UC wins two Nobel Prizes
University of California professors have won both the 2009 Nobel Prize in medicine and economics. Since 1934, 56 UC-affiliated faculty and researchers have won a total of 57 Nobel Prizes.
Elizabeth Blackburn, a UC San Francisco molecular biologist, is the winner of the Nobel Prize in Medicine or Physiology for the discovery of telomerase, an enzyme that plays a key role in normal cell function, as well as in cell aging and most cancers. She shared the prize with Jack Szostak of Harvard Medical School and her former graduate student Carol Greider of Johns Hopkins University School of Medicine. Greider earned a bachelor's degree at UC Santa Barbara and a doctorate at UC Berkeley where she worked with Blackburn.
"The entire University of California community could not be more proud of Dr.
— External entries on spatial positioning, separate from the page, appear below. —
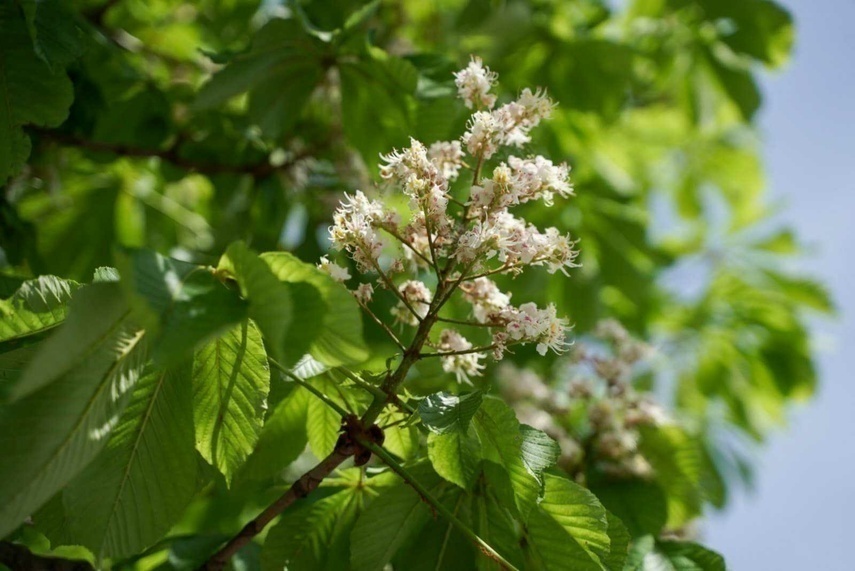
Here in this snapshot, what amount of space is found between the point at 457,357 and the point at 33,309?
683 mm

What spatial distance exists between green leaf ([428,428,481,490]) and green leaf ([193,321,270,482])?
26 cm

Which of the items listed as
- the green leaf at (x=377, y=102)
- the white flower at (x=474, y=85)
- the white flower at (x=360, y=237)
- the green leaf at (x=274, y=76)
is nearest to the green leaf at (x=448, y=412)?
the white flower at (x=360, y=237)

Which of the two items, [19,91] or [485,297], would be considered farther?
[19,91]

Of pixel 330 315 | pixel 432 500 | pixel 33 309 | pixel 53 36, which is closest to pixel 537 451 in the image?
pixel 432 500

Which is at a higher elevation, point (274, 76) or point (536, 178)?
point (274, 76)

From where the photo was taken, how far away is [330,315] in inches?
40.2

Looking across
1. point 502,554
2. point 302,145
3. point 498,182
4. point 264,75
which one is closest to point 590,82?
point 302,145

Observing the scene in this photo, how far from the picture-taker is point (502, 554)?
1316mm

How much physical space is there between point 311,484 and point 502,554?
333 millimetres

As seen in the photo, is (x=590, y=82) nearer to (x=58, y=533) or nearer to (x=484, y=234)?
(x=484, y=234)

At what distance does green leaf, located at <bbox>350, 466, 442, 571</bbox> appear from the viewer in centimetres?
135

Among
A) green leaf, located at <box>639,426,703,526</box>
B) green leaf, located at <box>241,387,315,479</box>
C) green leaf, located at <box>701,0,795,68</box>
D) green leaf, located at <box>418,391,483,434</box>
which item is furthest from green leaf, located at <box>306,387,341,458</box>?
green leaf, located at <box>701,0,795,68</box>

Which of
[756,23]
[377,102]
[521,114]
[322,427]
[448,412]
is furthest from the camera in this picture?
[756,23]

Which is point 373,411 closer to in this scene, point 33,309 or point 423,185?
point 423,185
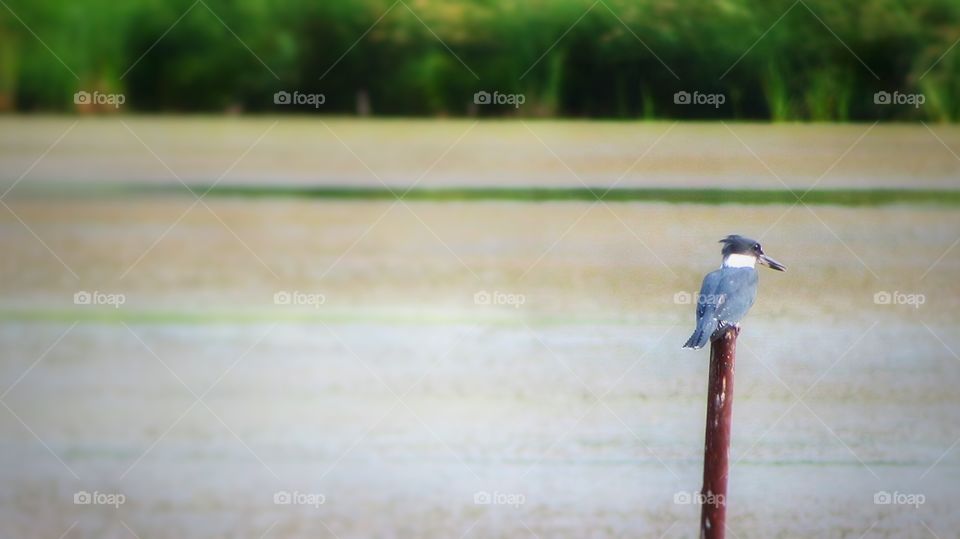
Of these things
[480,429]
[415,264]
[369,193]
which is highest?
[369,193]

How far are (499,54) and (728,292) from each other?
342 centimetres

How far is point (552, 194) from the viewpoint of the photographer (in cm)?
724

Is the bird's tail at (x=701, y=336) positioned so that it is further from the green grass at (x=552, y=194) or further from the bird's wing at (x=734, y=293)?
the green grass at (x=552, y=194)

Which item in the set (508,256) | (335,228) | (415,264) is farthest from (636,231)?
(335,228)

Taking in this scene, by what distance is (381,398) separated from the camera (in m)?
3.68

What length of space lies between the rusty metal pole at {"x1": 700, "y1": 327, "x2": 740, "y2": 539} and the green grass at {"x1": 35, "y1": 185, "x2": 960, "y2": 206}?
3.65 meters

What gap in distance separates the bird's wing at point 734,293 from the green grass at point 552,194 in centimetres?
344

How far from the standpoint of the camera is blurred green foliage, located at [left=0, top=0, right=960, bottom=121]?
530 centimetres

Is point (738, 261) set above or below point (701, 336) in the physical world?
above

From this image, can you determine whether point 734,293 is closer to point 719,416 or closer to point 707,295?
point 707,295

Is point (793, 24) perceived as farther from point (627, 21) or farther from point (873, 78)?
point (627, 21)

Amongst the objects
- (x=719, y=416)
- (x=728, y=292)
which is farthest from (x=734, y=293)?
(x=719, y=416)

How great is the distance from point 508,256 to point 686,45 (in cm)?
126

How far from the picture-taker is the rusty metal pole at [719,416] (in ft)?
6.19
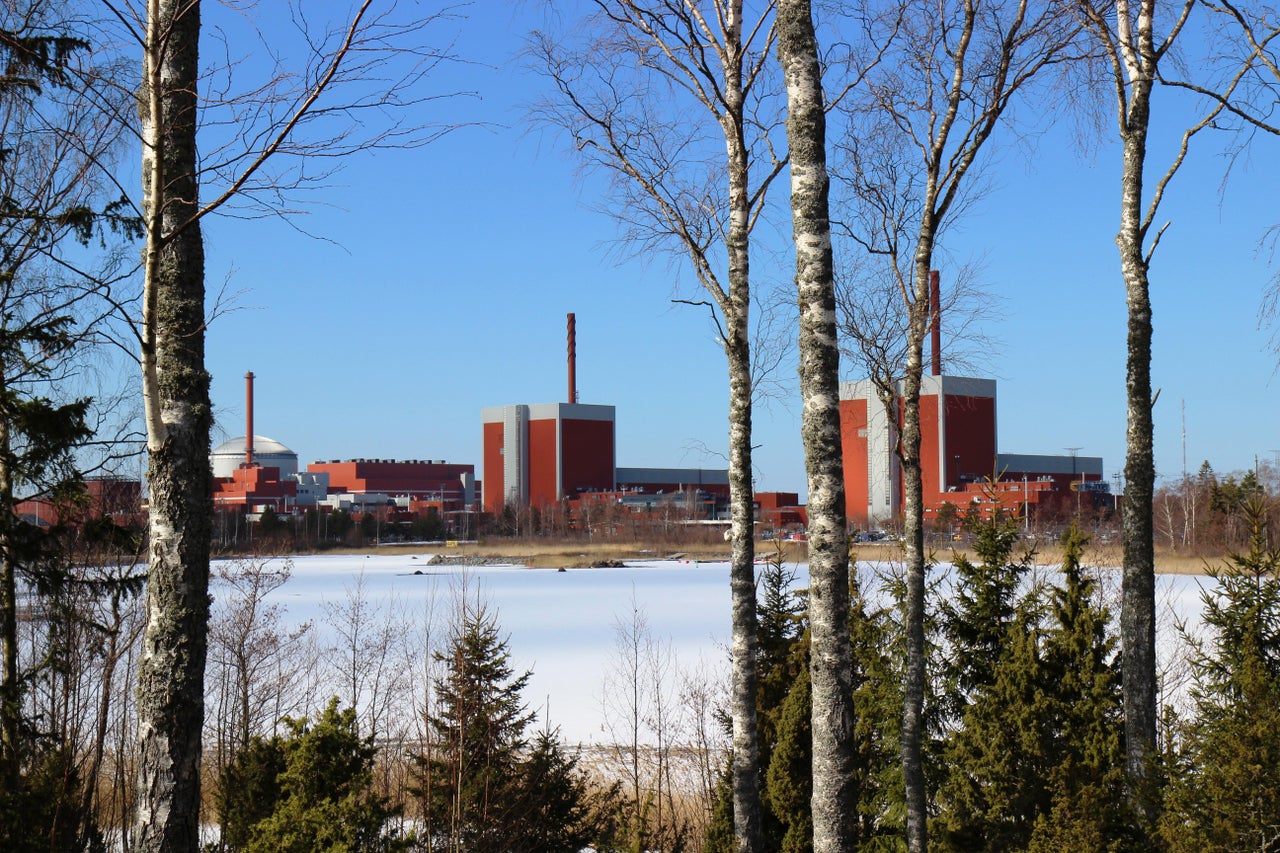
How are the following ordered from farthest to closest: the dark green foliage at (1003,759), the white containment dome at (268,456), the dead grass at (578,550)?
1. the white containment dome at (268,456)
2. the dead grass at (578,550)
3. the dark green foliage at (1003,759)

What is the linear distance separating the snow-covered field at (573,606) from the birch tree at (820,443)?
17.5 ft

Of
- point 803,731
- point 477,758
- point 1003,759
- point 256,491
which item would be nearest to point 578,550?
point 256,491

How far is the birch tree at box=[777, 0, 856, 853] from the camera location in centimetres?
482

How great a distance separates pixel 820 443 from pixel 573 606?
2890cm

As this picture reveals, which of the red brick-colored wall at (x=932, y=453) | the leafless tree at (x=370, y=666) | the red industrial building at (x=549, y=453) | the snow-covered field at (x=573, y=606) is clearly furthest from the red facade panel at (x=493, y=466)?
the leafless tree at (x=370, y=666)

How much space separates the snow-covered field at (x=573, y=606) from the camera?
19.6 metres

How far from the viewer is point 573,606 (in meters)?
33.2

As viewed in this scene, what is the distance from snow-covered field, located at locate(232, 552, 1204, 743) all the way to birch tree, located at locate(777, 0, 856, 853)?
17.5ft

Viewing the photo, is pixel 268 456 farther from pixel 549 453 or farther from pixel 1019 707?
pixel 1019 707

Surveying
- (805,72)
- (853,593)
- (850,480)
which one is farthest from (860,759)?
(850,480)

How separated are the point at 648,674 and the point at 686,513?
178 ft

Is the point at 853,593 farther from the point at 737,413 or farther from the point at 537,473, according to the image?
the point at 537,473

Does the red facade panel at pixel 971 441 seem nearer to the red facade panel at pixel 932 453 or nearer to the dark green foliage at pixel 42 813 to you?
the red facade panel at pixel 932 453

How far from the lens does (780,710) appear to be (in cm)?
934
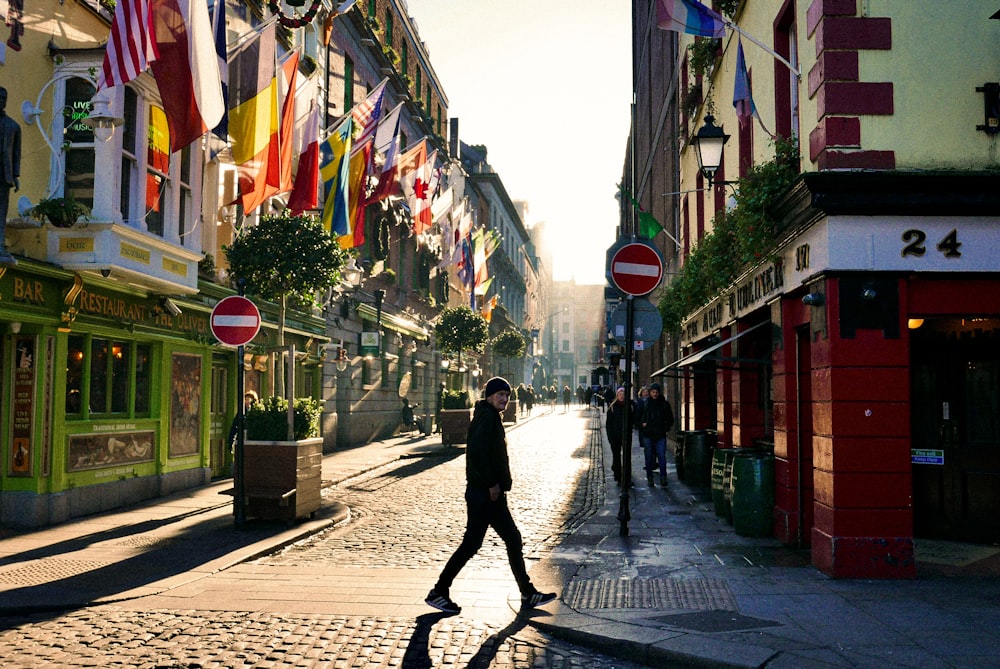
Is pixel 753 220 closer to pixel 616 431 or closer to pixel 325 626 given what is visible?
pixel 325 626

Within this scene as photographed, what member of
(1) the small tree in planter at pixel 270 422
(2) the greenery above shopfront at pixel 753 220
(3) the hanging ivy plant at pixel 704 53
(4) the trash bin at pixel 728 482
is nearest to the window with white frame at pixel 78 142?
(1) the small tree in planter at pixel 270 422

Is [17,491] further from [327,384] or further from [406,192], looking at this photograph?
[406,192]

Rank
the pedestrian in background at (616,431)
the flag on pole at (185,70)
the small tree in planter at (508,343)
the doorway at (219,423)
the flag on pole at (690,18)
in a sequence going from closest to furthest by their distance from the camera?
the flag on pole at (690,18) < the flag on pole at (185,70) < the pedestrian in background at (616,431) < the doorway at (219,423) < the small tree in planter at (508,343)

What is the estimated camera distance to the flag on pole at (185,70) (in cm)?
1132

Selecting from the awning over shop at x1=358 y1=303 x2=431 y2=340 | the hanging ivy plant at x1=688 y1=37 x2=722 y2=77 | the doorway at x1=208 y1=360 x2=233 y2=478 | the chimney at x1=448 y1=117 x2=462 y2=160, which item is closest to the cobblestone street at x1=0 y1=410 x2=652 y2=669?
the doorway at x1=208 y1=360 x2=233 y2=478

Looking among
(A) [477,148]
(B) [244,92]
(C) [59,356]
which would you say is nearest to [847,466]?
(C) [59,356]

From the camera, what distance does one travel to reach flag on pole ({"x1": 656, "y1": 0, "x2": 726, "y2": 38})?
9781mm

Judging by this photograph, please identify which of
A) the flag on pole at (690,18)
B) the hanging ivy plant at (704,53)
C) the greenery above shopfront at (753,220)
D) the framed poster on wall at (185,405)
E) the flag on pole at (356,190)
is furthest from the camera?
the flag on pole at (356,190)

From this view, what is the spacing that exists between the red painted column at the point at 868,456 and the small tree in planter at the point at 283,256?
920 cm

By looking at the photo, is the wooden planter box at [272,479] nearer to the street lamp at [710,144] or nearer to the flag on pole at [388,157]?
the street lamp at [710,144]

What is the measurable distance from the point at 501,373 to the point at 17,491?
5464 cm

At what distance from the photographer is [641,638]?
5.94 m

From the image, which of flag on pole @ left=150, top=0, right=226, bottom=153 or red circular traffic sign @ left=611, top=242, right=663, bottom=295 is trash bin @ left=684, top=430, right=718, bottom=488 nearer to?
red circular traffic sign @ left=611, top=242, right=663, bottom=295

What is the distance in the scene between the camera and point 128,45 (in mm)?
10484
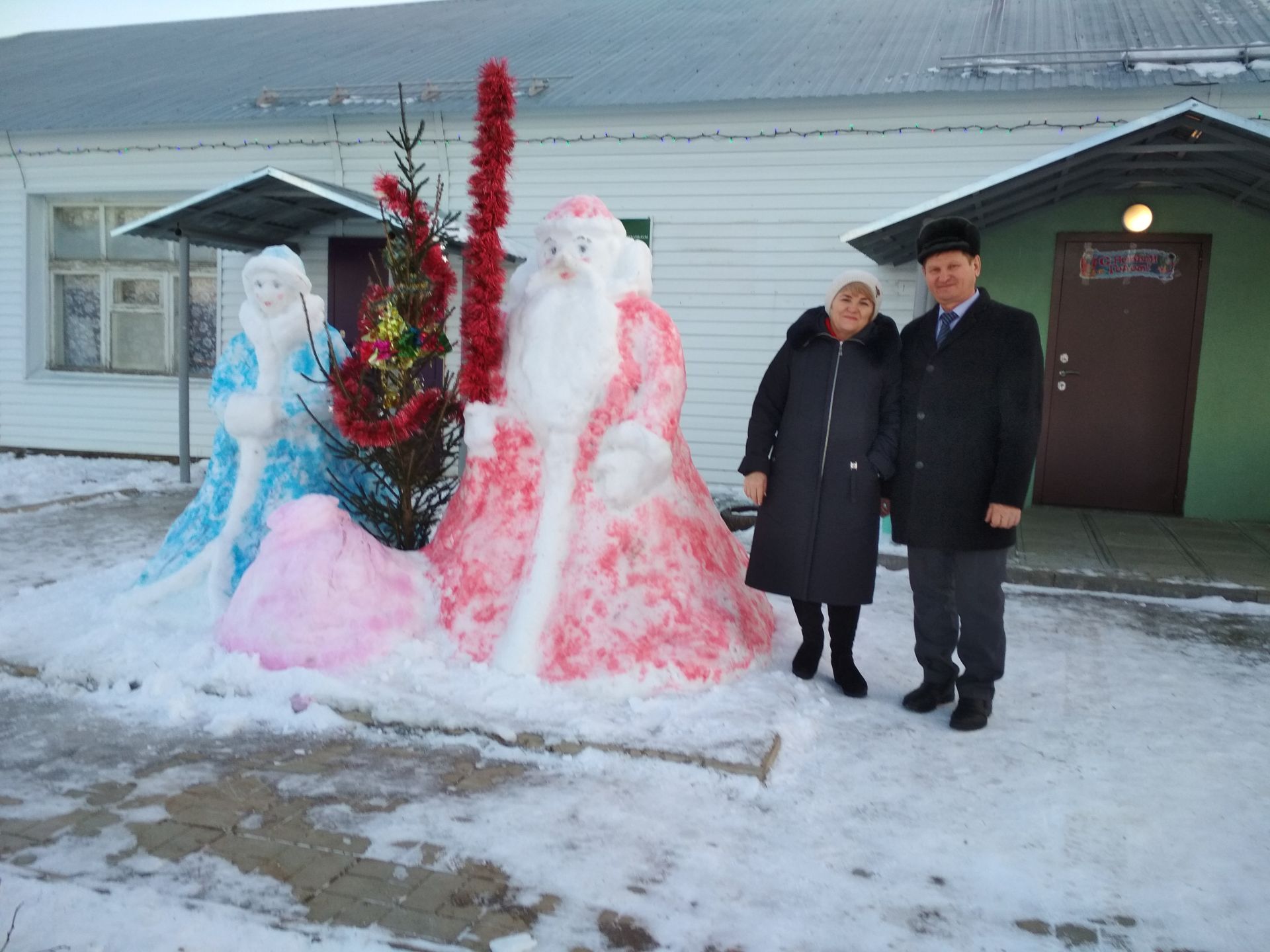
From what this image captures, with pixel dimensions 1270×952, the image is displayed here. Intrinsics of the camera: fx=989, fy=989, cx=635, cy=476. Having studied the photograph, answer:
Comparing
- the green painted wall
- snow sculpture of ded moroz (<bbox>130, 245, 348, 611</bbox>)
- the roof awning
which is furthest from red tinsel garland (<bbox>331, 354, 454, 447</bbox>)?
the green painted wall

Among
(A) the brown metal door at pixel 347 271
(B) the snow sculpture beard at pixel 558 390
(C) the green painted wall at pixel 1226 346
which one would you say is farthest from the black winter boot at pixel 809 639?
(A) the brown metal door at pixel 347 271

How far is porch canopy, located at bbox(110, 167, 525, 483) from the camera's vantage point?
7.55 metres

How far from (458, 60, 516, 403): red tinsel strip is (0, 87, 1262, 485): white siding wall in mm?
→ 5165

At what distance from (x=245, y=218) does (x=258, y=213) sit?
0.12 m

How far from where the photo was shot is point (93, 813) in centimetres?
265

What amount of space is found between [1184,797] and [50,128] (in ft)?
38.0

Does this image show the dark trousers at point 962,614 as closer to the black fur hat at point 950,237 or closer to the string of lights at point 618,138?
the black fur hat at point 950,237

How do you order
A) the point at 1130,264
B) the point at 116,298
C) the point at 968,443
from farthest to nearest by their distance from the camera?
the point at 116,298 → the point at 1130,264 → the point at 968,443

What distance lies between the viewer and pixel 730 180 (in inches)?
348

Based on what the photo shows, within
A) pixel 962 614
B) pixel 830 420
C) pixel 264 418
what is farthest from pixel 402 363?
pixel 962 614

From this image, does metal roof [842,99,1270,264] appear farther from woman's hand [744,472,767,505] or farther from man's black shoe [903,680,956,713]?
man's black shoe [903,680,956,713]

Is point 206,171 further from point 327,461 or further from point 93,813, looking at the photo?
point 93,813

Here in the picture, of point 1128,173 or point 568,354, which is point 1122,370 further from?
point 568,354

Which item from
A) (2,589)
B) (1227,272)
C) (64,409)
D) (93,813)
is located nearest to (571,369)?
(93,813)
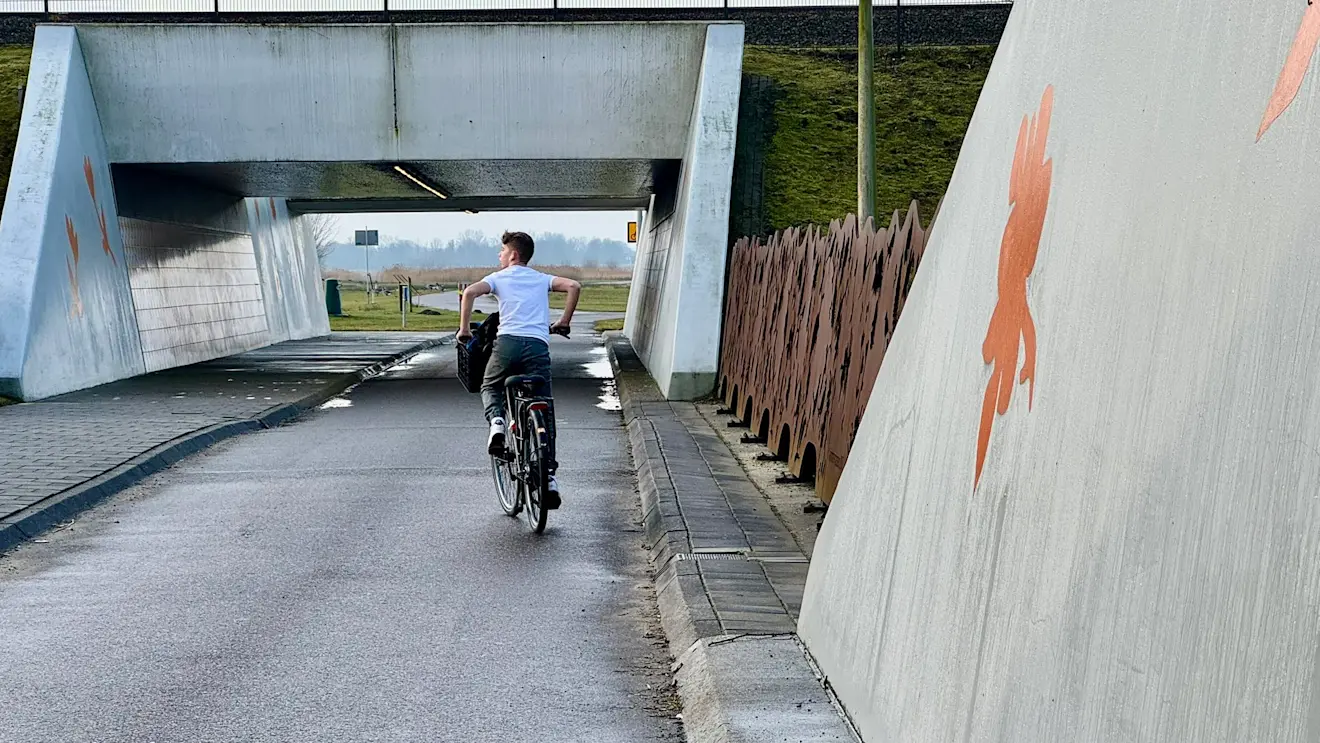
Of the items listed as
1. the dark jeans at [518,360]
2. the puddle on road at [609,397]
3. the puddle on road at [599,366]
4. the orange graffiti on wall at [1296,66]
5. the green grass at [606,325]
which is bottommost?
the green grass at [606,325]

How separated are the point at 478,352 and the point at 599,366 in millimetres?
16516

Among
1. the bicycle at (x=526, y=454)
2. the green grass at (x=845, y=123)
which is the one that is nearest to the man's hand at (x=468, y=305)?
the bicycle at (x=526, y=454)

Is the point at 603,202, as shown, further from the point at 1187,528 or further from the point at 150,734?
the point at 1187,528

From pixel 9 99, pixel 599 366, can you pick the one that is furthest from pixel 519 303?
pixel 9 99

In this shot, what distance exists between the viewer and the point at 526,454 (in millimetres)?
9211

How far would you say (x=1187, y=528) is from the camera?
2521 millimetres

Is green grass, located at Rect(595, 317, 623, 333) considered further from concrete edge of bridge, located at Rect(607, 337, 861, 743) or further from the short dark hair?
concrete edge of bridge, located at Rect(607, 337, 861, 743)

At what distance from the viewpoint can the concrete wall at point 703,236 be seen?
17.8 meters

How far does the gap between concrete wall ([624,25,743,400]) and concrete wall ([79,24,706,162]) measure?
867 mm

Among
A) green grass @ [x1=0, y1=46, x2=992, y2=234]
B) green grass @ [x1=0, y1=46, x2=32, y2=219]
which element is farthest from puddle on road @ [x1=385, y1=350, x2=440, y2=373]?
green grass @ [x1=0, y1=46, x2=992, y2=234]

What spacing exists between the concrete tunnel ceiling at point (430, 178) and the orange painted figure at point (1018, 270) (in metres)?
17.7

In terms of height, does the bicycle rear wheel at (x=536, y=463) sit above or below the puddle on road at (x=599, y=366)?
above

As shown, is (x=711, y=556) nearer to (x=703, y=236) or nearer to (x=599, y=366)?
(x=703, y=236)

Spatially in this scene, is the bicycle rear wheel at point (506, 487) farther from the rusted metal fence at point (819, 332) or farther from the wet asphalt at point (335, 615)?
the rusted metal fence at point (819, 332)
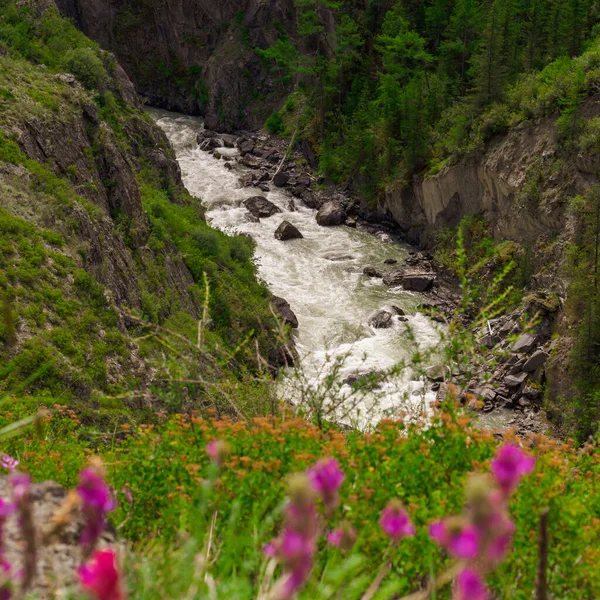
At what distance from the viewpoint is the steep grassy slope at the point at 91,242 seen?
1167cm

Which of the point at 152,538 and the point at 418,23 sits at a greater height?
the point at 418,23

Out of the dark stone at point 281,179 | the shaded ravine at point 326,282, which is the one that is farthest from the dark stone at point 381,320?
the dark stone at point 281,179

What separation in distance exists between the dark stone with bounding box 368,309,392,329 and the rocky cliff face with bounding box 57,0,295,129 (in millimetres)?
30577

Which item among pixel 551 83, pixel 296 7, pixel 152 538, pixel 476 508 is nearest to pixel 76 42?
pixel 551 83

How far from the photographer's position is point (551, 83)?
27.8 meters

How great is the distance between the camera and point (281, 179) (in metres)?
40.4

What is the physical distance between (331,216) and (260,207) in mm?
3982

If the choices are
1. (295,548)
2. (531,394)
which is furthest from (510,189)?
(295,548)

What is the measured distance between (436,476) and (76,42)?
84.8 feet

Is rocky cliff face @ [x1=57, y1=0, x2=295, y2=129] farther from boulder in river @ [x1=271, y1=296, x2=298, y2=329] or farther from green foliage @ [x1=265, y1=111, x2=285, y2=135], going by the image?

Elizabeth Blackburn," said UC President Mark Yudof on hearing the announcement of her award on Oct. 5. "Her path-breaking work is yet another reminder of the life-changing contributions UC makes to California and to the world."
On Oct. 12, Oliver E. Williamson, an emeritus professor of economics at UC Berkeley, won the 2009 Nobel Memorial Prize in Economic Sciences. Williamson is a pioneer in the multi-disciplinary field of transaction cost economics and one of the world's most cited economists.
"The entire UC community congratulates professor Oliver Williamson on this tremendous achievement," said Yudof. "The Nobel Prize in economics is a testament to the global significance of Williamson's work as well as to the contributions UC makes daily to the people of California and to the world. That this is the second Nobel Prize UC has been awarded within a week testifies to why the university is worth fighting for every day."
Williamson shares the prize with Elinor Ostrom, a professor at Indiana University. Ostrom earned bachelor's, master's and doctoral degrees in political science from UCLA.